HydroSHEDS data have been used to assess configuration scenarios for future hydropower development at global, national (e.g., Zambia, Nepal) or basin-level (e.g., Marañón river) scales. This ‘system-scale planning’ (SSP) approach provides a large-scale perspective which considers the complex interactions and cumulative effects of different dam combinations rather than determining the impacts of each dam project individually. This type of holistic assessment takes the regional and downstream effects of the entire hydropower scenario into account and allows for strategic planning by comparing various national or international development options. It is particularly useful during the early phases of hydropower portfolio design and can facilitate the dialog between stakeholders and policymakers as a decision support tool.

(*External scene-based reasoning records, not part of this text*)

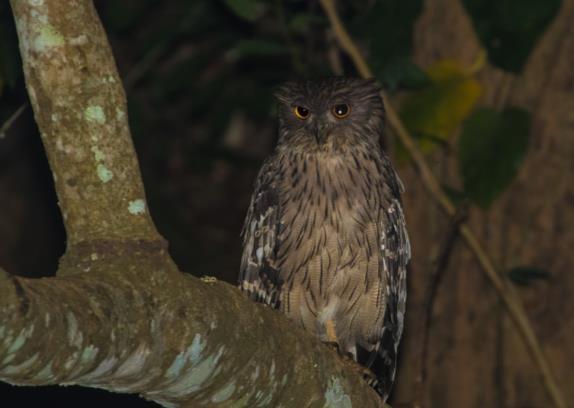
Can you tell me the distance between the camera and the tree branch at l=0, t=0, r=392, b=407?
8.13 feet

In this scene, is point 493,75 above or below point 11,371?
→ above

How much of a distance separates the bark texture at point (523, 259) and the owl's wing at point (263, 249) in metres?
0.83

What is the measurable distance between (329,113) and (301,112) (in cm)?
12

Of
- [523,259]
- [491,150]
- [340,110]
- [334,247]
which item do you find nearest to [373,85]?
[340,110]

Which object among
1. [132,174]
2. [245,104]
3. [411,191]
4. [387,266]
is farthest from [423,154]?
[132,174]

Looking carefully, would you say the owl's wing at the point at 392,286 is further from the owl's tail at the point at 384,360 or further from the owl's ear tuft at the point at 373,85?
the owl's ear tuft at the point at 373,85

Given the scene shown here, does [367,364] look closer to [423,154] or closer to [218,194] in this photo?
[423,154]

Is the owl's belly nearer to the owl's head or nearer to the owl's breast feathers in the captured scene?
the owl's breast feathers

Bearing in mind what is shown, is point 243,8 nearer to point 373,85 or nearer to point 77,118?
point 373,85

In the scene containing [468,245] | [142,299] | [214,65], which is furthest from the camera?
[214,65]

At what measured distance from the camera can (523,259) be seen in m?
5.15

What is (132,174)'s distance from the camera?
8.93ft

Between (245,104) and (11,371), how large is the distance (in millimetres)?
4376

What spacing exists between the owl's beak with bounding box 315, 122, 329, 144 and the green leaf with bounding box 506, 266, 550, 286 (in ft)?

Calculate water flow volume at pour point using meteorological data:

With the delineated catchment area from pysheds, you can utilize surface runoff data, which represents the part of precipitation and snowmelt that flows over the land without infiltrating the soil or evaporating, to estimate total flow at the basin’s pour point. By integrating surface runoff data over the entire catchment area, typically given in volume per area per time (e.g. millimetres per day), and summing it up for all the cells within the catchment, you can approximate the total water volume contributing to the flow at the pour point. This integration accounts for spatial variations in runoff generation across the catchment, providing you with an aggregated flow estimate that can be used to assess the hydrological output of the catchment at the specific location where the water exits the basin, for instance, the amount of water available for electricity generation in a run-of-river plant.

Exercises#

Determine a few additional catchment areas by varying the pour point and the threshold for the accumulated flow.